Resolving the national waste management crisis awaits local and confessional compromises

Mon, 11/30/2015

Four months after the onset of the waste management crisis and the failure of various band aid solutions put forward in providing appropriate health and environmental solution, the latest plan submitted by Minister Akram Chehayeb appears to be still pending as it awaits confessional political compromise on new dumpsites, a matter which was met with a wide local popular opposition.

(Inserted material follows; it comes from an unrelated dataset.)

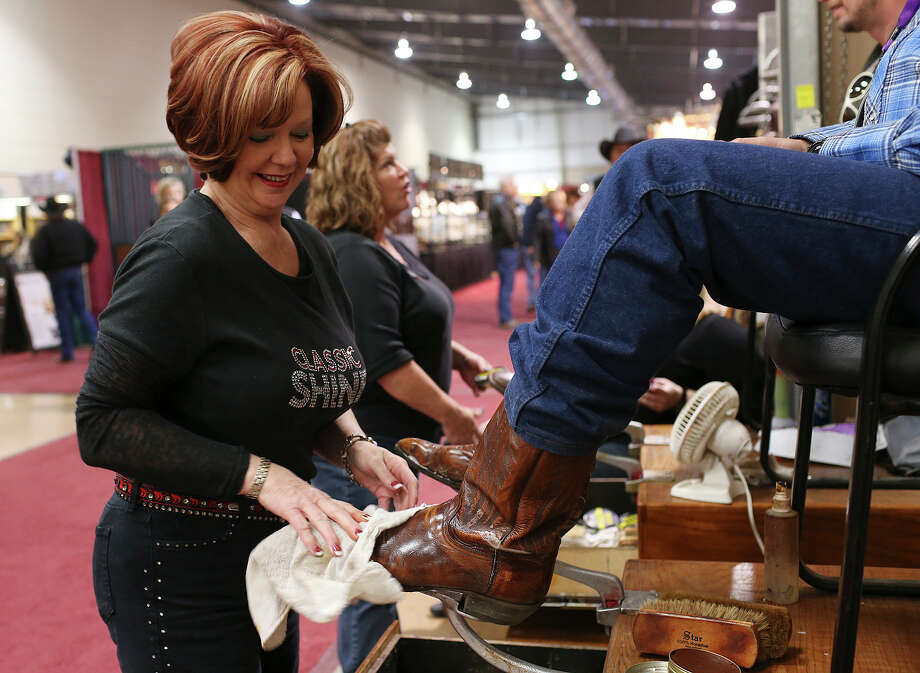 Denise Pullen shines a customer's boots at the Expo Hall of the San Antonio Stock Show and Rodeo, Wednesday, February 25, 2015. Pullen is the owner of the Plano-base company that operates chairs in something like 40 locations that includes malls, airports and rodeos across the nation. Photo: JERRY LARA, Staff / San Antonio Express-News / © 2015 San Antonio Express-News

As a reminder, the crisis erupted after the closure of the Naameh dumpsite on July 17th, sparking a popular protest movement which stared to grow in parallel with the inability of the government to deal with it. Popular protests which were peaceful at the beginning, subsequently became more violent, and started raising various radical political slogans, such as the demand for the resignation of the Minister of Environment, Mohammed Mashnook, a demand raised after his futile attempts to find solutions to the problem, and as far as changing the current political system. However, the Minister refused to resign but decided to step down from the joint government committee entrusted with the matter and was replaced by Minister of Agriculture, Akram Shehayeb who brought into it soma environmentalists and activists before coming up with a new national plan which was endorsed by the cabinet. The main elements of the new plan included: the adoption of two new dumpsites, one in Sraar in Akkar and the second in the Masna3h area along the Syrian border, the re-opening of the waste processing site in Saida for a temporary period, and finally removing the accumulated garbage in Beirut and Mount Lebanon to Naameh which will then be re-opened for only seven days!

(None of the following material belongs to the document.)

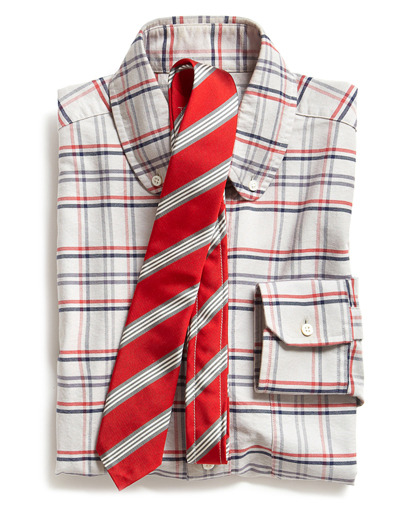 """Thom Browne's always putting a different spin on the dress shirt every season. He's doing something that's a real hybrid that I haven't seen that much, which is a button-down club collar. He finds a new way to reinvent the American button-down every season. This one we love because it's a two-color windowpane pattern so you're going to want to wear this with your quieter fabric suits and tweeds and sportcoats or a solid color cardigan. The tie is silk but it's beefier, it's heavily constructed and it will tie really stiff, with a strong dimple. I haven't seen the red power tie, or the red tie, since the '80s. This is the anti-Republican power tie.""  Shout out to:rubenhughes"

Shehayeb’s plan provoked immediate negative reactions from the residents of Naameh, Akkar, Majdel Anjar and Saida who alongside with protesters in Beirut, decided to reject this new plan. For his part, Shehayeb confirmed that the decision to open the Sraar dumpsite was still in effect and that work on the new site was proceeding as planned. As a result protests in Beirut and the region escalated during which a number of protesters were either detained or injured, leading to the freezing of preparation work in the new location. The proposal for the set up of a new dumpsite in Masna3h was also met with the same refusal by local residents. Attention was then shifted to a new alternative location in North Beqaa, namely in Kfar Zabad. This too was met with a stern opposition by local residents, similarly to other alternative sites in Jenta, and Yahfufa in North Baalbaq.

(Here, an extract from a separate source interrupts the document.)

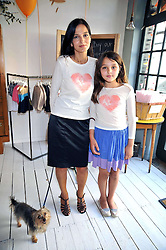 YASMIN MILLS and her daughter MADDIE at the 10th anniversary party of the store Caramel, Ledbury Road, London W11.  The party was held in association with the Naked Heart Foundation - a charity set up by model Natalia Vodianova.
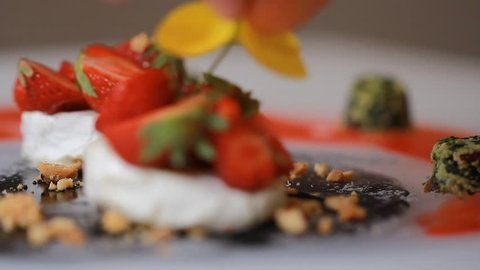 A delicious creative foodie gourmet Goat Cheese and Strawberries, granola, kale. Meal is being given the finishing touches by the chef cook presentation in a restaurant or hotel kitchen cuisine.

The civil popular movement in Beirut also turned down the government waste management plan, describing it as a failed attempt to fudge the causes of the crisis. According to that movement, the proposed plan is weak from an environmental perspective since it is based on the creation of dumpsites. In reaction, the movement presented its own plan which included three of their key demands: first the release of municipal funds so that they can deal with their new responsibility of waste management, initiating the process of waste sorting from the source, and finally refusing any form of collaboration with Sukleen. These counter proposals were met with skepticisms by government officials.

In conclusion, the Shehayeb plan seems to remain the only game in town and may find its way to implementation provided that a confessional political compromise over the creation of new local dumpsite can be reached.